722914.974: [GC (Allocation Failure) 
Desired survivor size 109576192 bytes, new threshold 15 (max 15)
[PSYoungGen: 876522K->8608K(941568K)] 1526192K->658293K(1990144K), 0.0102709 secs] [Times: user=0.03 sys=0.00, real=0.01 secs] 
722975.207: [GC (Allocation Failure) 
Desired survivor size 103284736 bytes, new threshold 15 (max 15)
[PSYoungGen: 843168K->39278K(941568K)] 1492853K->688988K(1990144K), 0.3607036 secs] [Times: user=0.17 sys=0.00, real=0.36 secs] 

The real time time of gcs with more than 300 times is greater than usr time+sys time.

  • Real: refers to the WallClock Time elapsed from the start to the end of the operation
  • User: refers to the CPU time consumed in user mode;
  • Sys: Refers to CPU time consumed in kernel state.

Wall clock time includes various non-operational waiting times, such as waiting for disk I/O and waiting for thread blocking, while CPU time does not include these times.
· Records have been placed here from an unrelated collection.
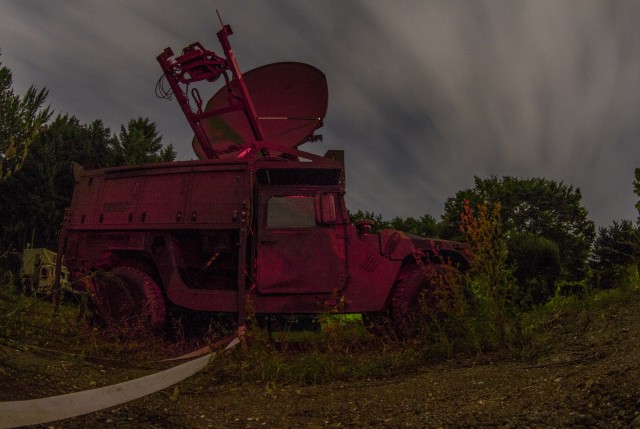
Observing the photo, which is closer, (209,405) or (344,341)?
(209,405)

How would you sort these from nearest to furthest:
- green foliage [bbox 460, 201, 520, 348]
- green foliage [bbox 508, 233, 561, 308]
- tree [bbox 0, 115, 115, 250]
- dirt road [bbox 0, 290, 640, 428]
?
dirt road [bbox 0, 290, 640, 428] → green foliage [bbox 460, 201, 520, 348] → green foliage [bbox 508, 233, 561, 308] → tree [bbox 0, 115, 115, 250]

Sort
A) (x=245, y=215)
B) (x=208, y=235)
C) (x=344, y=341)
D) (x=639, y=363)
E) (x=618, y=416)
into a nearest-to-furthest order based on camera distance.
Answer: (x=618, y=416)
(x=639, y=363)
(x=344, y=341)
(x=245, y=215)
(x=208, y=235)

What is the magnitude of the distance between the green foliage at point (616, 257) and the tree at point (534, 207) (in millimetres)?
7309

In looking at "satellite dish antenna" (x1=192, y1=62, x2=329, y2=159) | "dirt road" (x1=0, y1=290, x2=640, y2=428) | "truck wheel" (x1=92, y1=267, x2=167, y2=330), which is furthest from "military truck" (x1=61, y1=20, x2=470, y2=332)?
"dirt road" (x1=0, y1=290, x2=640, y2=428)

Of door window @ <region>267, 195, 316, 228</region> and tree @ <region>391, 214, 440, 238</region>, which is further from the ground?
tree @ <region>391, 214, 440, 238</region>

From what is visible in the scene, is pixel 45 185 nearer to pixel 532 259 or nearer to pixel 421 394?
pixel 532 259

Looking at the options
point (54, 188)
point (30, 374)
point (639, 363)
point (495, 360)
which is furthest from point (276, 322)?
point (54, 188)

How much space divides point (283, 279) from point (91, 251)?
8.84 feet

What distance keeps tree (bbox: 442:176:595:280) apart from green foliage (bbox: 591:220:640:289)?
7309 millimetres

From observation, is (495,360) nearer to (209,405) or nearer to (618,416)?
(618,416)

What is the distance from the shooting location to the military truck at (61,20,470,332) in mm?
5816

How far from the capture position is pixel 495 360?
3961 mm

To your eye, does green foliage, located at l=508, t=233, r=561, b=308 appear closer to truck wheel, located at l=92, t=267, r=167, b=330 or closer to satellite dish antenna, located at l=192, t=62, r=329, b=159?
satellite dish antenna, located at l=192, t=62, r=329, b=159

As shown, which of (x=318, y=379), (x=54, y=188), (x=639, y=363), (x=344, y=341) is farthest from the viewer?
(x=54, y=188)
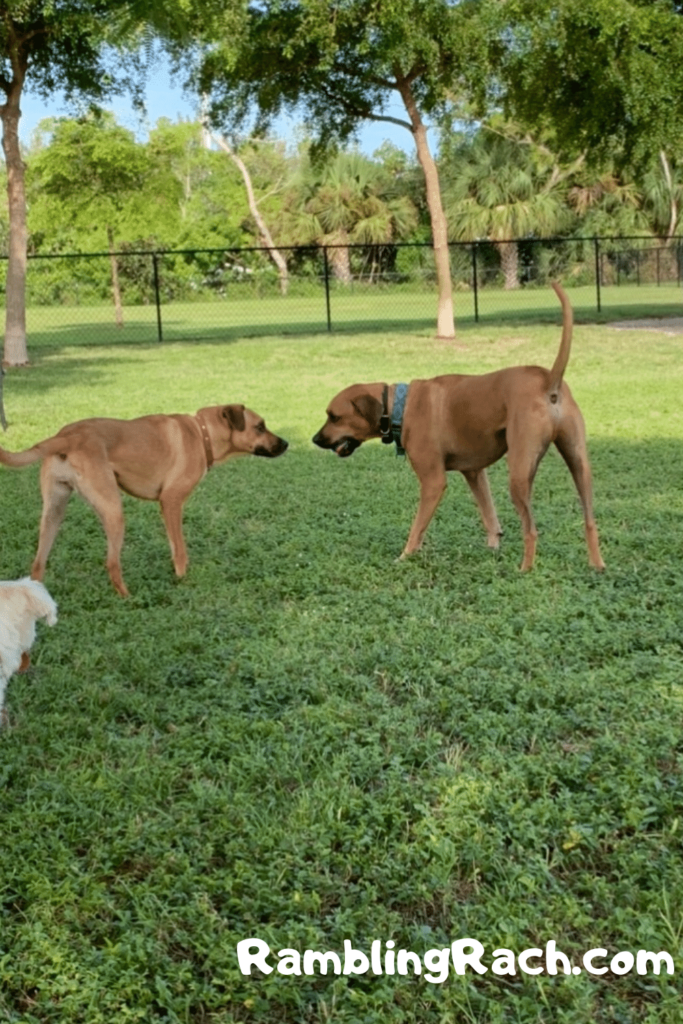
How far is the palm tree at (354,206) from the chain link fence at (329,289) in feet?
12.2

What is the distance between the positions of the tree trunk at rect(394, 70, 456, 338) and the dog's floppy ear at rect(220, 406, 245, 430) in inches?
668

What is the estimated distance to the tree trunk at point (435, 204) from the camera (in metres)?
22.8

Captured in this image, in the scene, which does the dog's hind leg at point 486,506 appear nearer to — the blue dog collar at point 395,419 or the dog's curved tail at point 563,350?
the blue dog collar at point 395,419

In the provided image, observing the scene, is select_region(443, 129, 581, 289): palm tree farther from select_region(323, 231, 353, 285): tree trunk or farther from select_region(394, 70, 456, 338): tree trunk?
select_region(394, 70, 456, 338): tree trunk

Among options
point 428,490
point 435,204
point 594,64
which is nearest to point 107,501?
point 428,490

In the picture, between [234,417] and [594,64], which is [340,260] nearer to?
[594,64]

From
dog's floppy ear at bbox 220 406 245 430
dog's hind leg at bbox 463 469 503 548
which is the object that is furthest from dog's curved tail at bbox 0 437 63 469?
dog's hind leg at bbox 463 469 503 548

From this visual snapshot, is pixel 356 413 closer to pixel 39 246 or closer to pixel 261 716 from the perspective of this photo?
pixel 261 716

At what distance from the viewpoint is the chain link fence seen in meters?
30.8

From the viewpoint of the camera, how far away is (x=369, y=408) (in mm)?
6539

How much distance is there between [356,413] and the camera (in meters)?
6.57

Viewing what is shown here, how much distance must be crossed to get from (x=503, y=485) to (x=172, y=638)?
13.6 feet

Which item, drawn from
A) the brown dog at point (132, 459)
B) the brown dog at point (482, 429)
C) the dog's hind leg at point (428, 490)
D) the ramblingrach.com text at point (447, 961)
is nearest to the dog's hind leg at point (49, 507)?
the brown dog at point (132, 459)

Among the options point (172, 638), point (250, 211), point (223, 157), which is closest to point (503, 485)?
point (172, 638)
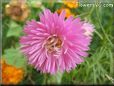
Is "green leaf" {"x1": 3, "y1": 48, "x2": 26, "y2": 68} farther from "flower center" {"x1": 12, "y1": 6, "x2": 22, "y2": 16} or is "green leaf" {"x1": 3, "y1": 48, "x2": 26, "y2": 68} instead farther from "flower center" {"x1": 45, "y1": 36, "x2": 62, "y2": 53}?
"flower center" {"x1": 45, "y1": 36, "x2": 62, "y2": 53}

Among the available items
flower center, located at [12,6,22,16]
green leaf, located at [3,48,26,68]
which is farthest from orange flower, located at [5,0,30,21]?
green leaf, located at [3,48,26,68]

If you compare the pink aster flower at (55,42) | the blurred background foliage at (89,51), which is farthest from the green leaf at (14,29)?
the pink aster flower at (55,42)

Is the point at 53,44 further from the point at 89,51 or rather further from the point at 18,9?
the point at 18,9

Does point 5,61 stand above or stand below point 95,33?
below

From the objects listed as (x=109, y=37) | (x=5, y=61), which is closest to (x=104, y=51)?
(x=109, y=37)

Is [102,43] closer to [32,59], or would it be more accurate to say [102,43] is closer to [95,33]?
[95,33]

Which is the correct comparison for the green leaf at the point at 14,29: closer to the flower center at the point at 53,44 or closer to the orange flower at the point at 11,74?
the orange flower at the point at 11,74
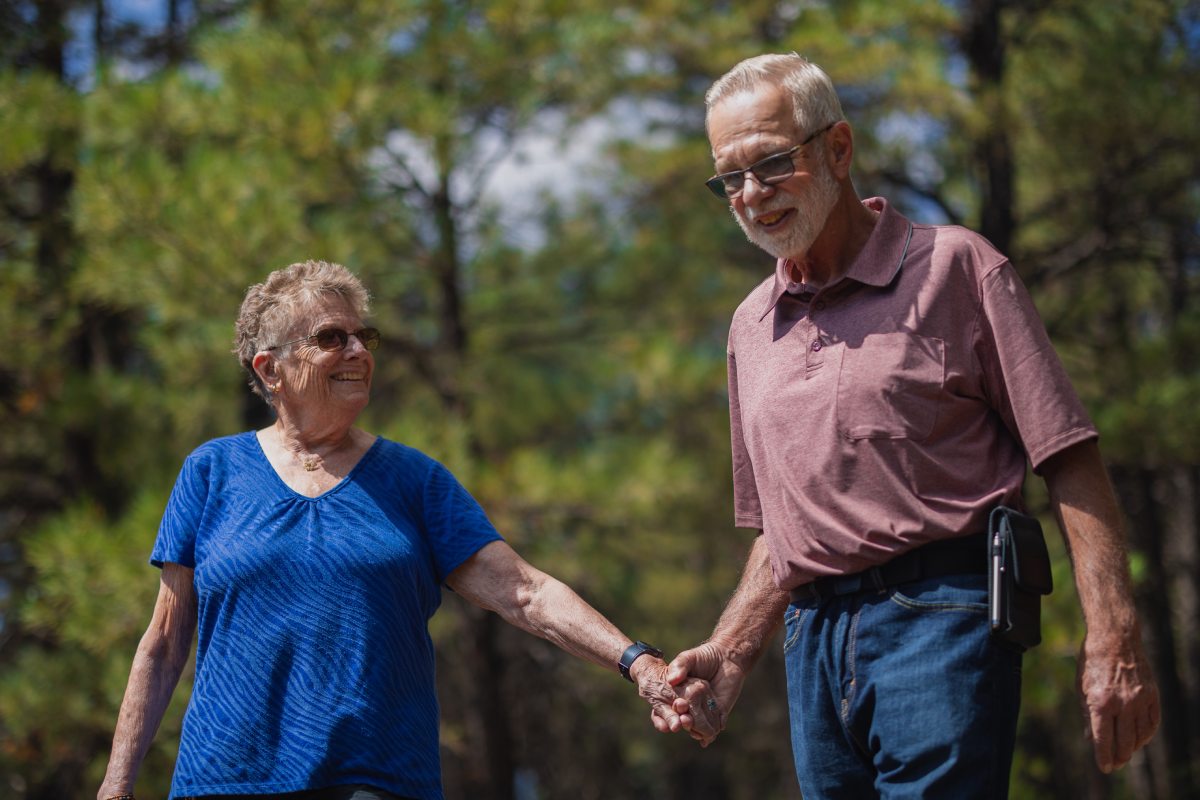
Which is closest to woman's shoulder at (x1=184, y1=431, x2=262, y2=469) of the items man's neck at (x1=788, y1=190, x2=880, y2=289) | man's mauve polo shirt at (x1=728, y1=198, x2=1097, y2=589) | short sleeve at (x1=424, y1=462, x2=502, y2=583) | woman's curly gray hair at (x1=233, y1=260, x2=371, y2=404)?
woman's curly gray hair at (x1=233, y1=260, x2=371, y2=404)

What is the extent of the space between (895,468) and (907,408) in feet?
0.35

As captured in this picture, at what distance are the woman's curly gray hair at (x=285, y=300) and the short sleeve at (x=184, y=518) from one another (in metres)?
0.25

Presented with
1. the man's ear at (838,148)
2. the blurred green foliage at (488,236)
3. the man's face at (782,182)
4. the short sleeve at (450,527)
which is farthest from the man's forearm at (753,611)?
the blurred green foliage at (488,236)

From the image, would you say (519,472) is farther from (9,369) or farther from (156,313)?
(9,369)

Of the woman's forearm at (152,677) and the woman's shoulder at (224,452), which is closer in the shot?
the woman's forearm at (152,677)

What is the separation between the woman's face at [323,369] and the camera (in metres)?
2.85

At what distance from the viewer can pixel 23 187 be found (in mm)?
10875

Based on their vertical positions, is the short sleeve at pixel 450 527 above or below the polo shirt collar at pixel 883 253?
below

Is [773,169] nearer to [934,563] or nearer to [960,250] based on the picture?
[960,250]

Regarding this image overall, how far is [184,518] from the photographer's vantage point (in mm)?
2793

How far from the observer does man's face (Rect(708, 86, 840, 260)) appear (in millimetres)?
2512

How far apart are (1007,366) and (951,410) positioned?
4.7 inches

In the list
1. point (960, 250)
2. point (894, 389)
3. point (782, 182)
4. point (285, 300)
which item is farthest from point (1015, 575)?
point (285, 300)

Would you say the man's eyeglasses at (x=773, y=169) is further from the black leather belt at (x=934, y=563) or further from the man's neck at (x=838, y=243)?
the black leather belt at (x=934, y=563)
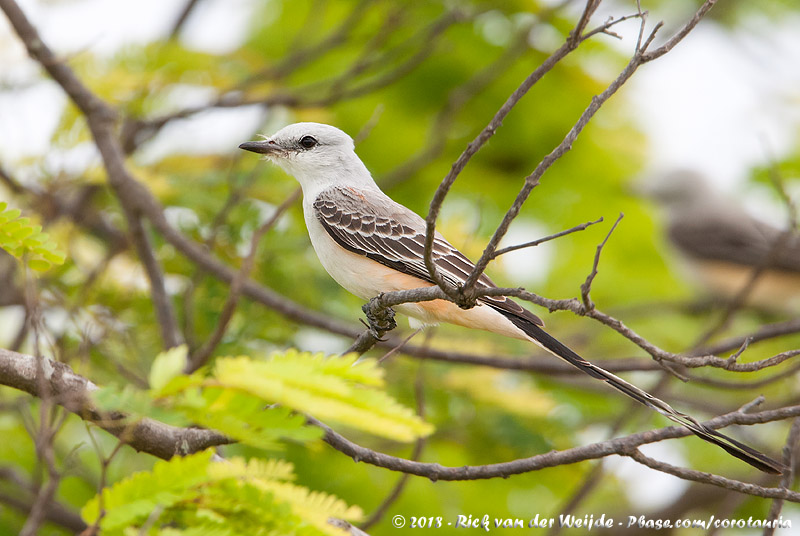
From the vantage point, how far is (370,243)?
4.80 meters

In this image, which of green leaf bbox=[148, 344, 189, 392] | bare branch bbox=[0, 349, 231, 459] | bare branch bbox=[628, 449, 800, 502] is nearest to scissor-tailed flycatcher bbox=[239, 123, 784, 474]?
bare branch bbox=[628, 449, 800, 502]

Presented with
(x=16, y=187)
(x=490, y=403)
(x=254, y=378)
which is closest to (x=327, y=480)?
(x=490, y=403)

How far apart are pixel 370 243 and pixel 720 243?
7903 millimetres

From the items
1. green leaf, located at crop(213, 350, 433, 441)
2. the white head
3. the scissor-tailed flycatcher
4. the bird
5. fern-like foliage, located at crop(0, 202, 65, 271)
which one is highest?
the bird

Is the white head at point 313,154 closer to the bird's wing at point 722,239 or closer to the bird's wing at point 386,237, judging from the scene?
the bird's wing at point 386,237

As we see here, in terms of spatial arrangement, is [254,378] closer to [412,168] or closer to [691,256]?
[412,168]

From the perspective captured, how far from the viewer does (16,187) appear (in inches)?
243

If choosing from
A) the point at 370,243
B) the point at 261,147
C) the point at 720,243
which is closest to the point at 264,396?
the point at 370,243

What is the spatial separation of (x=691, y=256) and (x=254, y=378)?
32.3ft

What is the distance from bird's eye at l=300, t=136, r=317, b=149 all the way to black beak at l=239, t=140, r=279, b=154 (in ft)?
0.62

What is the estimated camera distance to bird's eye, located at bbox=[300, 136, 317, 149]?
5465 mm

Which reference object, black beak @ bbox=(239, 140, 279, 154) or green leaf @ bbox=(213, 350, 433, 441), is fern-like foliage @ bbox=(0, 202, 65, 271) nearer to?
green leaf @ bbox=(213, 350, 433, 441)

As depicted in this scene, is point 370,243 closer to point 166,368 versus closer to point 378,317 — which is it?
point 378,317

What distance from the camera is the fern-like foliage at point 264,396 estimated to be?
1.90 meters
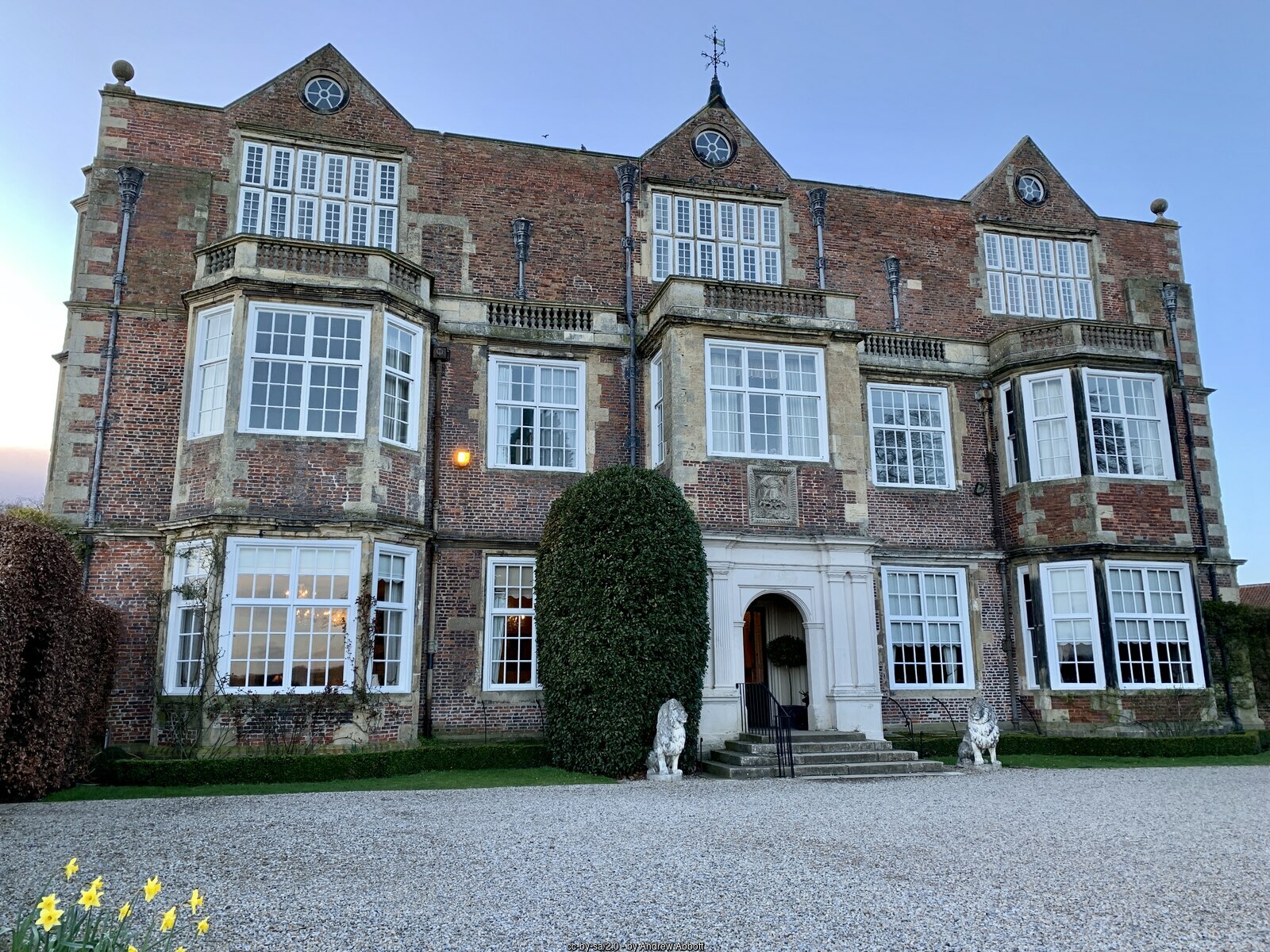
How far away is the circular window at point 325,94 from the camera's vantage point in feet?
58.6

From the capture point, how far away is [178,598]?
14.0 m

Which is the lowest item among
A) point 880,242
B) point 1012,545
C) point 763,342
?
point 1012,545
However, when the system has multiple CPUs or multi-cores, multi-thread operation will superimpose these CPU times, so it is completely normal to see that user or sys time exceeds real time.

User+sys is the actual time spent by the CPU. note that this value counts the time on all CPUs. if the process works in a multi-threaded environment an d the multi-threaded time is superimposed, this value will exceed the value recorded by real, that is, user+sys >= real.

More than 300 real time times here are greater than usr time+sys time, indicating that there may be two problems, one is IO intensive operation, the other is cpu (Distribution) is not enough.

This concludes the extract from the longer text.